L’injustice sociale c’est le dada de sa politique gouvernementale . Dans ce type de chansonnette à la mélodie amère il est vrai que Nicolas Sarkozy avait déjà démontré toute sa virtuosité en début de mandat par l’avènement d’un bouclier gaulois pour grande fortunes et un déluge de mesures injustes qui n’étaient pas appropriées. La suite de la chanson est bien connue car le Président qui avait grillé toutes ses marges de manœuvre par de beaux cadeaux fiscaux aux plus fortunés laissa la France au dépourvu . Ainsi de fil en aiguille et au fil de l’Otan après des show qui ont refroidi toute la France ce fut le commencement d’un massacre à la tronçonneuse sur la sécurité sociale, puis l’organisation méticuleuse du cortège d’enterrement du code du travail, mais aussi un ballet virevoltant sur la scène internationale au firmament de l’incohérence et de positions changeantes, enfin une rupture pas tranquille du tout avec la politique étrangère française et l’embrassement de l’atlantisme . Ainsi s’en va la France quand en plus la laïcité est mise à mal , c’est à dire en réalité le fondement de la République. En effet rien de plus archaïque que de remettre au mauvais gout du jour le concept moyenâgeux de la France fille ainée de l’église dans un pays où dans le cas où l’on aurait oublié , se faire bénir en famille même par le pape demeure une affaire privée. Le terme laïcité positive employé par le Président de la république signifierait-il d’ailleurs que la laïcité pourrait être négative ? Mais tout cela n’est en fait qu’une mise en bouche face à la soupe à la grimace pantagruélique et indigeste qui nous attend. Pour ceux qui ne l’auraient pas compris les caisses de l’état sont à sec et le gouvernement est bien décidé à conduire une politique des plus favorables à l’enrichissement d’une minorité et au démantèlement des services en faveur du plus grand nombre. A peine la sonnerie de la récréation estivale retentie que la privatisation de la poste est à l’ordre du jour ,l’éradication de la maternelle envisagée, les promesses du grenelle de l’environnement balayées, le fichage liberticide institué . Pas encore ressorti des abysses du plus grand cayon de l’impopularité de la 5ème république que Nicolas Sarkozy rêve déjà d’un second mandat et communique sur le sujet .

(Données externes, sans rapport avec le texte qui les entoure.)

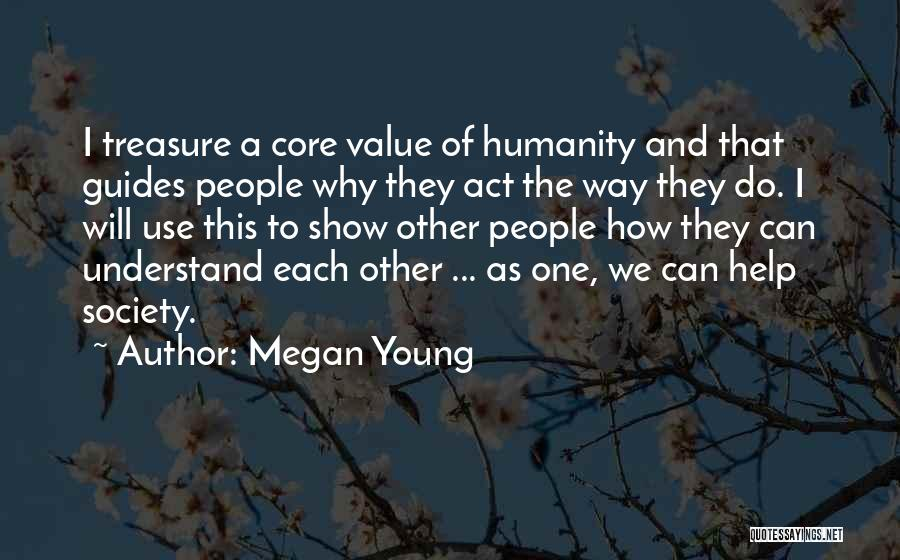 Humanity And Society Quotes By Megan Young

C’est donc dans la droite ligne d’une politique gouvernementale inefficace sur les plans économiques et sociaux , dans une incapacité de remise en cause tant sur fond que sur la forme que s’écrit cette chromique d’un marasme annoncé . Malgré ce, heureusement cette rentrée est ponctuée d’évènements de la plus haute importance nationale. Ainsi l’idée lumineuse de Xavier Darcos de décerner une médaille aux bacheliers est apparue comme une lueur d’espoir et la réponse aux attentes secrètes des lycéens. Dommage que Monsieur Darcos n’ait pas pensé aussi à rétablir les bon points en primaire ou alors qu'il n'ait pas songé à réhabiliter le port de coiffes d’équidé .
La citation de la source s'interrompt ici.